Multiscale quasicontinuum modelling of fibrous materials
Lars Beex (Cardiff University), Ron Peerlings (Eindhoven University of Technology), Marc Geers (Eindhoven University of Technology)
From Atomistics to Reality: Spanning Scales in Simulations and Experiments Symposium A
Tue 2:40 - 4:00
CIT 165
Lattice models are frequently used to investigate the mechanical behavior of fibrous materials; materials that consist of a discrete fiber/yarn network at mesoscale. A disadvantage of lattice models is the associated computational cost. Multiscale methods may be used to reduce the computational effort associated with these models. In this work, principles of the quasicontinuum (QC) method (Tadmor et al. 1996, Langmuir) are used to reduce the computational costs of largescale lattice computations for fibrous materials.
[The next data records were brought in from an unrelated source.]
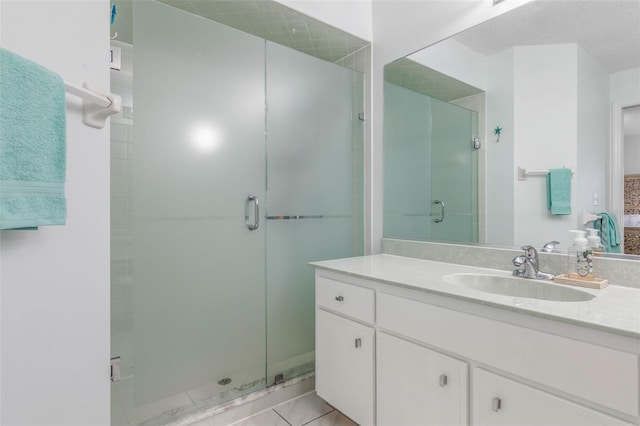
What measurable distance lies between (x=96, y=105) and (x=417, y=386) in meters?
1.40

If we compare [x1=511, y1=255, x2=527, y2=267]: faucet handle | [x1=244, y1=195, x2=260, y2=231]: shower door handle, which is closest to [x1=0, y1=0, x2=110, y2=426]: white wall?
[x1=244, y1=195, x2=260, y2=231]: shower door handle

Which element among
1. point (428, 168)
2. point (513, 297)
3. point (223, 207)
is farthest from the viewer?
point (428, 168)

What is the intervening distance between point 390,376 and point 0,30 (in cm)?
159

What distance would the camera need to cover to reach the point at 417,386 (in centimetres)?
129

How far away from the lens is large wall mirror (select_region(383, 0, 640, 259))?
1298mm

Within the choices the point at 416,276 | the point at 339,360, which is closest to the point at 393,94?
the point at 416,276

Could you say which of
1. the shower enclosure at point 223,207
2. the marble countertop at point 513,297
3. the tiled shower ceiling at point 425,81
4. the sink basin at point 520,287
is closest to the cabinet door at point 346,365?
the marble countertop at point 513,297

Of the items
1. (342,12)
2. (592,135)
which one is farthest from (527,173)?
(342,12)

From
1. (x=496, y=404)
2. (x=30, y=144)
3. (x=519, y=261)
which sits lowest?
(x=496, y=404)

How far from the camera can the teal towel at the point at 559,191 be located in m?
1.41

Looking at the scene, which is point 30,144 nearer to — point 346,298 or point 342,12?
point 346,298

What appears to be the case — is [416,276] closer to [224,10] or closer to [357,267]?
[357,267]

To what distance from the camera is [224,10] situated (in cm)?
189

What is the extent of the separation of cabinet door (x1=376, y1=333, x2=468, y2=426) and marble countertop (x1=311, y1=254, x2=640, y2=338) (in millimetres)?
239
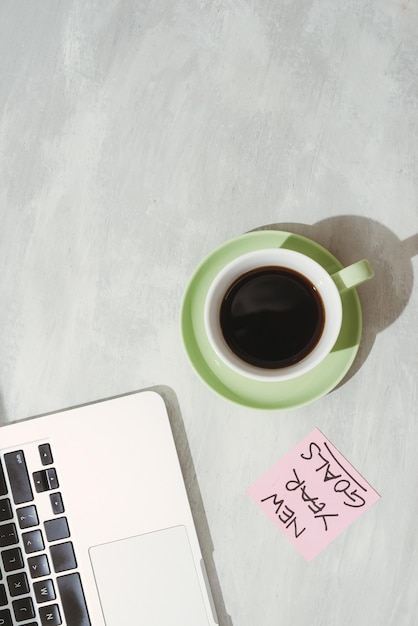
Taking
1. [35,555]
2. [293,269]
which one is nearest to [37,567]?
[35,555]

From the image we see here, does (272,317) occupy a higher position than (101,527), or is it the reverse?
(272,317)

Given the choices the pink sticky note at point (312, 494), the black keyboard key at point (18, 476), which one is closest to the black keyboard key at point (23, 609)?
the black keyboard key at point (18, 476)

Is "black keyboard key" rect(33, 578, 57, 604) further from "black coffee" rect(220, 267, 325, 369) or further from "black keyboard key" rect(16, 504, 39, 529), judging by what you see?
"black coffee" rect(220, 267, 325, 369)

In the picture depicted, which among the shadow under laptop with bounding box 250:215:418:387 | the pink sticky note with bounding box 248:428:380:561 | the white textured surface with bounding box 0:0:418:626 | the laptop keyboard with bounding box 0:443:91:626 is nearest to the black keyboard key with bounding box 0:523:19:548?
the laptop keyboard with bounding box 0:443:91:626

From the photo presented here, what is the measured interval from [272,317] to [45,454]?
286 millimetres

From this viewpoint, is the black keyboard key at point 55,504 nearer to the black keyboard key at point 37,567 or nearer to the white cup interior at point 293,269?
the black keyboard key at point 37,567

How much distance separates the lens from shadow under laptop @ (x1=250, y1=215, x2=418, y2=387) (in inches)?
29.1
The QC method combines the following three advantages for fibrous materials that are all not shared by other multiscale approaches: 1. local mechanisms at the mesoscale can directly be incorporated in fully resolved domains, 2. no coupling procedures at the internal interfaces between the fully resolved domains and homogenized domains need to be formulated and 3. no associated continuum model is required, which can be complex to construct if large fiber rotations are involved. The QC method has so far only been used for atomistic lattice models (with reversible interactions), but lattice models for fibrous materials are mostly irreversible. Therefore, a new QC framework has been developed based on the virtual-power-statement of a non-conservative lattice. This ensures that the energy deliverd to the lattice is either stored or dissipated. The virtual-power-based QC method has been applied to a lattice model with local dissipative mechanisms and one with non-local dissipative mechanisms.